*** Opening SOURCE PASSAGE ***

Question

Solve integral:

Answer 1

\[\int\limits x/(x^3-1)dx\]

Answer 2

you can replace x with sin x
then x= sinx
and \[x ^{2} -1 =\sin ^{2} -1 = \cos ^{2}\]
and dx=cos x dx

then the integration becomes
\[\int\limits_{}^{}sinx /\cos ^{2}x \times \cos x dx = \int\limits_{}^{}\tan x dx\]

Answer 3

i think its x^3

Answer 4

@El-naggar

Answer 5

yes x^3

Answer 6

i think better to use partial fractions....not sure....

Answer 7

sorry i saw it x^2

Answer 8

@El-naggar : it's okay

Answer 9

I got it. Gimmie 5 mins..

*** Closing SOURCE PASSAGE ***
*** Opening RECORDED DATA ***

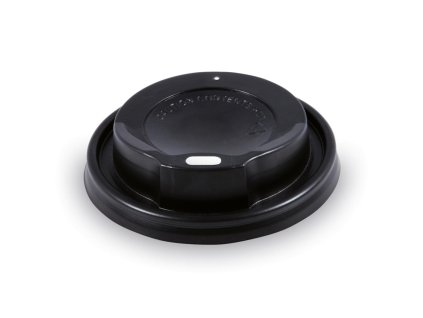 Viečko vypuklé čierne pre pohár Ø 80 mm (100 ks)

*** Closing RECORDED DATA ***
*** Opening RECORDED DATA ***

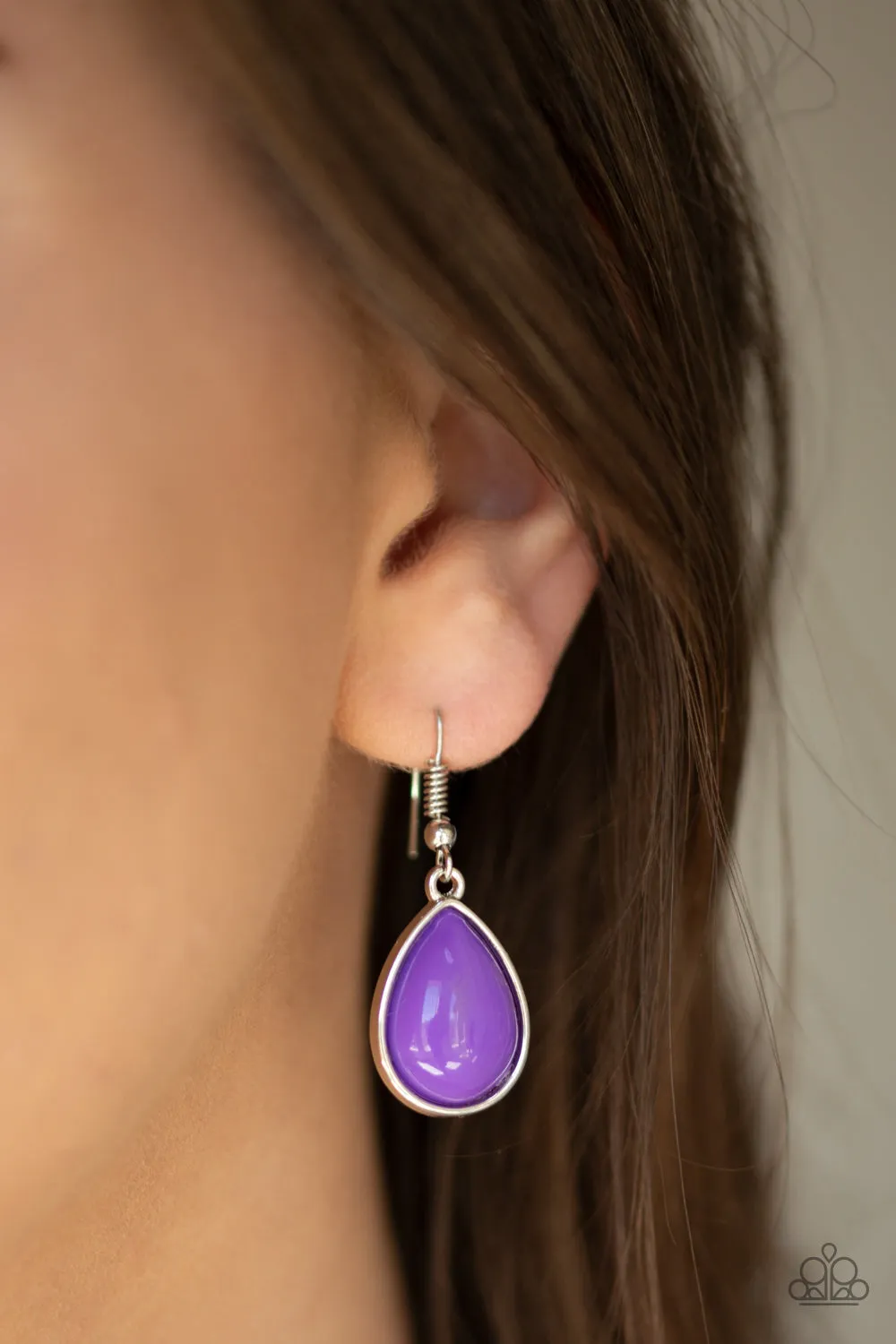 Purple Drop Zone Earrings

*** Closing RECORDED DATA ***
*** Opening RECORDED DATA ***

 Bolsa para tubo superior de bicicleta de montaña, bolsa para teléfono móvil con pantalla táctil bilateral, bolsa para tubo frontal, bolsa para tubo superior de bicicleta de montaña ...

*** Closing RECORDED DATA ***

● **WHAT THIS TASK INVOLVES**
Carry on the forum thread above about integrating x/(x^3-1), starting after its last post.

● **ANSWER FOR THIS EXERCISE**
Answer 10

First split the equation into two, as thus:

\[{x \over (x-1)(x^2+x+1)} = {A \over (x-1)} + {Bx + C \over (x^2 + x + 1}\]
We get that
\[A(x^2 + x + 1) + (x-1)(Bx + C) = x\]
A = C, A= -B, B= -1/3
\[{x \over (x-1)(x^2+x+1)} = {1 \over 3}{1 \over (x-1)} + {1 \over 3}{-x + 1 \over (x^2 + x + 1)}\]
The integrals are now trivial, theyre both log!

Answer 11

oh i got it Thank again @soati :)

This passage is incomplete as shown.